Paul Holbrook takes the directing reigns in this self-described B-movie throwback. Working from a screenplay from regular collaborator Alex Hollister, Holbrook re-teams with Sascha May Productions to tell the story of a prisoner of war who wakes up in a Nazi prison cell to discover he’s the unwitting test subject in a cruel psychological experiment where all is not as it seems.
Starring Livvy May and Laurence Saunders, ‘Cell’ is available to watch below.
Remember those movies in the 80s that were so bad they were good? Well here comes a short that nails being exceptionally good at being so bad it’s good. Still with us? Awesome!
After tackling social drama with A Girl and Her Gun and Sunday Worship, Paul Holbrook displays impressive cinematic range with this love letter to 80s era, straight-to-video VHS movies. Going so far as to open the movie with a low resolution VHS display and worn tape effects, Cell leans hard into being a style-driven homage piece. Screenwriter Alex Hollister goes for broke and comes up trumps with a short script that intentionally demands over the top, scene-chewing villain, while being smart enough to deliver a genuinely tense psychological thriller.

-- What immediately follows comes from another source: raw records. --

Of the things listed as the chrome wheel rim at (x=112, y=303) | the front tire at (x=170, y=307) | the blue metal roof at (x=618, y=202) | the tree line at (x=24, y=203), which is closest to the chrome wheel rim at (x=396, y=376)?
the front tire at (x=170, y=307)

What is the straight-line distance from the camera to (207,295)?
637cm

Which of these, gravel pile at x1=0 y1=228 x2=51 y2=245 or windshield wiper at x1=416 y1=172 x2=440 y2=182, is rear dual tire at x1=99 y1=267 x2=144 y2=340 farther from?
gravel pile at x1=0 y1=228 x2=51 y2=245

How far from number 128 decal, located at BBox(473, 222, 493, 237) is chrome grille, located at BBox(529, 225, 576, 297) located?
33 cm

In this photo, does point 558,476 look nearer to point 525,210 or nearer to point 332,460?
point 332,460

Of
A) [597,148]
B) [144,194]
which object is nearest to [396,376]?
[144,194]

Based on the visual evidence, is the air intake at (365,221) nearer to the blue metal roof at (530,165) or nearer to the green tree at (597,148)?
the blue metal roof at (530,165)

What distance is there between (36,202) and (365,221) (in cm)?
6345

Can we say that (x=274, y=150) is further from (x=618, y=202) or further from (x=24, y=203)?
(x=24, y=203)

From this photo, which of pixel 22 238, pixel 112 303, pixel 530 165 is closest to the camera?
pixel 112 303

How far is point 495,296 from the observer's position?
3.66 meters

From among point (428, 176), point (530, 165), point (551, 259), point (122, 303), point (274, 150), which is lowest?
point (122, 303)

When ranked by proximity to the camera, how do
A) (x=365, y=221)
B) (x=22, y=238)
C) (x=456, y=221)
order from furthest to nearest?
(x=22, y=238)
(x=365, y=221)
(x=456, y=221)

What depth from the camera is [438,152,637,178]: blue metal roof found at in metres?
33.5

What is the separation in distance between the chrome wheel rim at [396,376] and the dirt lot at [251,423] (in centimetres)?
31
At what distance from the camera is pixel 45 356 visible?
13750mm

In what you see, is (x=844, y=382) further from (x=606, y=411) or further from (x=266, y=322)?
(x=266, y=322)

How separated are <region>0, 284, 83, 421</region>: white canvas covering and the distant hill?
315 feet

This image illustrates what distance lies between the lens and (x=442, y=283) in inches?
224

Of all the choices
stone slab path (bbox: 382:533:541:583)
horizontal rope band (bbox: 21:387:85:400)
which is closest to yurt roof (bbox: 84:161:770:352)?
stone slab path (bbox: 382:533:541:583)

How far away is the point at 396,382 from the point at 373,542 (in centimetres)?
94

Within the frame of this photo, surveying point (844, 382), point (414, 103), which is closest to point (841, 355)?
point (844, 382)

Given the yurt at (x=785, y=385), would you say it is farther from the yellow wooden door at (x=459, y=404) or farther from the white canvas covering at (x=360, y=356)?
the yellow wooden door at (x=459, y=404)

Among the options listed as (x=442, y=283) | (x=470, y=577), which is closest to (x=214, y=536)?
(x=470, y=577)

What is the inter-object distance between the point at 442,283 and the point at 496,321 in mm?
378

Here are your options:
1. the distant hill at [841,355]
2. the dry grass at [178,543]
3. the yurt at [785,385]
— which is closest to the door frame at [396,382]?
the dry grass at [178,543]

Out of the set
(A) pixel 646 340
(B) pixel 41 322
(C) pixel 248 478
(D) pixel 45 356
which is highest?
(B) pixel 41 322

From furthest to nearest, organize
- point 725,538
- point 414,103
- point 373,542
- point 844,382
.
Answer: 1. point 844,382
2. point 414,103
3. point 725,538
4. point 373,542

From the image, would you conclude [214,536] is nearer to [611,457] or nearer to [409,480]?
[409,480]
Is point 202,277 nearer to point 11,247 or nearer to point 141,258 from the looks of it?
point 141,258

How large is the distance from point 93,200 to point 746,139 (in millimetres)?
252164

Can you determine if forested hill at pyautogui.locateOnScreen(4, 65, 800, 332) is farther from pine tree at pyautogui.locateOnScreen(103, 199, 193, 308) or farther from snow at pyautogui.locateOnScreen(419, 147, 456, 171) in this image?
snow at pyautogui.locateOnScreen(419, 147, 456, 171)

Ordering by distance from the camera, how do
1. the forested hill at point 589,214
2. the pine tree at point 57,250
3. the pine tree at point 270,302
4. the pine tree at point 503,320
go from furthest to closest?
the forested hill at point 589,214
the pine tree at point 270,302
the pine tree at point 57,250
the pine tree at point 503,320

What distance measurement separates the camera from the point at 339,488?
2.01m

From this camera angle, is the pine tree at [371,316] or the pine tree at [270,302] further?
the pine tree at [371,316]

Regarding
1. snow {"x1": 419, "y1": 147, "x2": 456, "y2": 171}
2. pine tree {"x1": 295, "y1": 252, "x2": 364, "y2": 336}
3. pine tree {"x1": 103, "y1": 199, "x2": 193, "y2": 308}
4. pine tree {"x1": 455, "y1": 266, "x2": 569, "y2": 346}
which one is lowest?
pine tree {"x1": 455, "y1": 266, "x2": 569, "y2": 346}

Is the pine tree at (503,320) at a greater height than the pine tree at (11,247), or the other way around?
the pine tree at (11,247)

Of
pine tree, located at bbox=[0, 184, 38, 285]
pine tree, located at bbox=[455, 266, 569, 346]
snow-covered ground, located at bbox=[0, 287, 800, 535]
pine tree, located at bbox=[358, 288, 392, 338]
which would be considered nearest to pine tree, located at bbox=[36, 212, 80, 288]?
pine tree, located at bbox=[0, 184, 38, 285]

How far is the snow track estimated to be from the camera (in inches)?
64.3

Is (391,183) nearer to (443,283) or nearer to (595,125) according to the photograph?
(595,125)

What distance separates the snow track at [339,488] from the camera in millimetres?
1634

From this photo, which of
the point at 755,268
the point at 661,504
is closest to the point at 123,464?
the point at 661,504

The filmmaking team are all on the same page as to the film’s objective as everything from Andrea Belluci’s John Carpenter-esque music to title font to acting choices channel the low budget sci-fi movies that serve as this film’s inspiration. Ironically, in emulating this style, Cell proves itself to be anything but low budget or second rate. Rather than mimicking a low budget style of filmmaking to save costs or cut corners, it becomes evident within seconds of the movie starting that incredible levels of attention to detail are at play. Joanna Strange’s make-up, Jon O’Neill’s cinematography and Nico Metten’s sound design among many other elements all point to an elevation of craft from the already outstanding short films in director Holbrook’s back catalogue.
Set at the height of World War 2, the Nazis make an appearance as dependable B-movie villains as they torture a British POW (Laurence Saunders) before throwing him into a cell with a naked and beaten woman (Livvie May). Events take a psychological turn as their captors, urging them to forge and almost immediately test bonds of morality and camaraderie, pit the two prisoners against each other.
Livvie May’s mysterious female prisoner, Subject 377, anchors the film. Initially presented as a damsel to be rescued, events reveal her to be much more than she initially appears. Laurence Saunders’ British POW, Subject 773, acts as an interesting counterpoint to May. Entering the film amidst a torture scene, which tells us that he is new to this facility, Saunders’ conveys the confusion and terror that makes him a fantastic audience surrogate. His rattled demeanour gives a nervous energy to the film that keeps the audience on edge. Juxtaposing this with the cowed and eerily still silence of May’s Subject 377 only serves to add to the tension as we are given the impression that she has seen horrors that Subject 773 (and we) are about to encounter.
The psychological face-off that makes up the core of the film offers up moral observations about humanity, the symbols we put our faith in and the decisions that they encourage us to make. The observation of human nature runs the risk of perhaps becoming too pointed a statement for an homage short film. Holbrook, however, keeps the tone rooted in the unabashed flamboyance at the heart of the low budget sci-fi/horror era of the 80s. This gives the film the latitude to make societal observations while maintaining the delightful darkness that the audience is there to enjoy. More than anything, this film encourages us to jump in and enjoy the ride. Whether it is nostalgia for a bygone era in home entertainment or appreciation for the work of filmmakers who love their craft, there is plenty to love about Cell.